I’m wondering if other people have any input on this.

I’ve been tracking a few basic facts about every book I read since 2018 - gender of the author, author’s nationality, original language the book was published in, and year of publication. Initially this was just a random thing I did, but I soon noticed that I was reading significantly less female authors than male authors. In 2018 and 2019, it was like 25-30 percent female authors. That bugged me a little bit, so I made an effort to look for more female authors, and then I figured I maybe should aim to read less European and North American authors (comparatively) and give a bit more space to South American, African, Asian authors. It became a bit of a hobby project, tracking these stats. Now I’m at a point where for the first time in 2024, I don’t want to set a reading goal in terms of number of books read, but I want to set myself conditions like 50% female writers, 50% non-European non-North American writers, and works from every decade between 1850 and now. Something of the sort, I haven’t worked it out exactly. The thing is I know it’d be super easy to game this system, which defeats the point. I want to read more voices that are different from my own, not just rack up points in some game against myself. I’m not sure I’m going about this in the best way.

Does anybody else track these sort of things? Do you think it’s worthwhile? Where do you draw the line between gamification of a valid goal (reading more voices that aren’t like you) and gaming your own system? What sort of statistics do you track, if any? Have you made any conscious changes to your reading habits?

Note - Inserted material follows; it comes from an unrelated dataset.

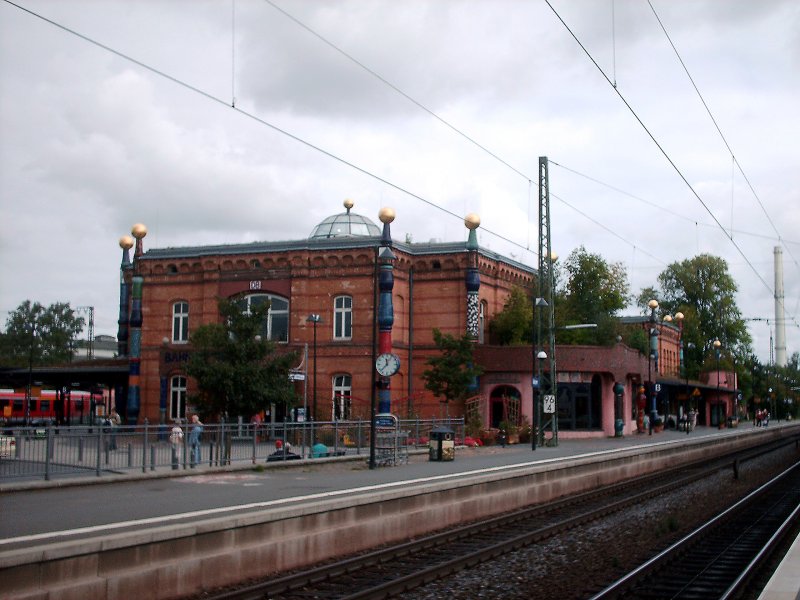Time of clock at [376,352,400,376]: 11:37
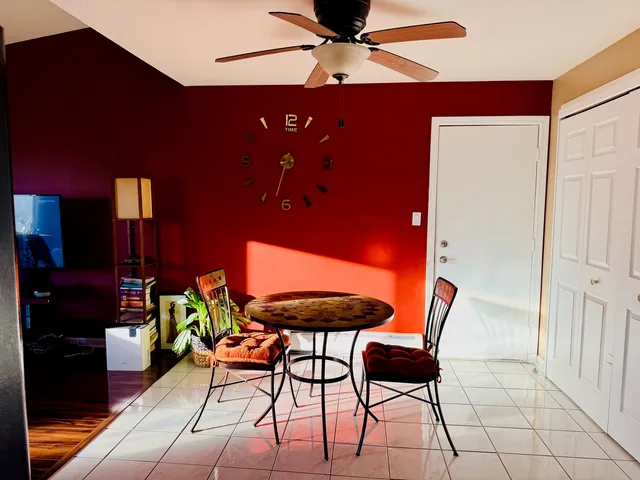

  • IronFleshAutomaton@alien.topB
    link
    fedilink
    English
    arrow-up
    1
    ·
    10 months ago

    I do feel the need to read female authors when I get particularly annoyed by the depictions of their anatomy. You can only read about the swaying of breasts so many times. How many otherwise beautifully written novels reduce women to their chest? If things feel a bit too macho, I do think it’s nice to read other perspectives but I didnt become moonstruck by Toni Morrison because of her gender or race. Her brilliance, like all brilliance, is not exclusive to her purely physical properties or to say it simply, her outward appearance. Books are about ideas.

    Race is also not something I make any check list for. I think its ridiculous to say that I dont see color but that it because I do think it is tied to their individual identity but it’s rare that that alone is why I read them. Even books that are completely tied to the author’s race have other reasons they are worth reading. That all being said, I would like a more worldly view. I think we should read everything that’s good and everywhere around the world has distinct contributions to the art form.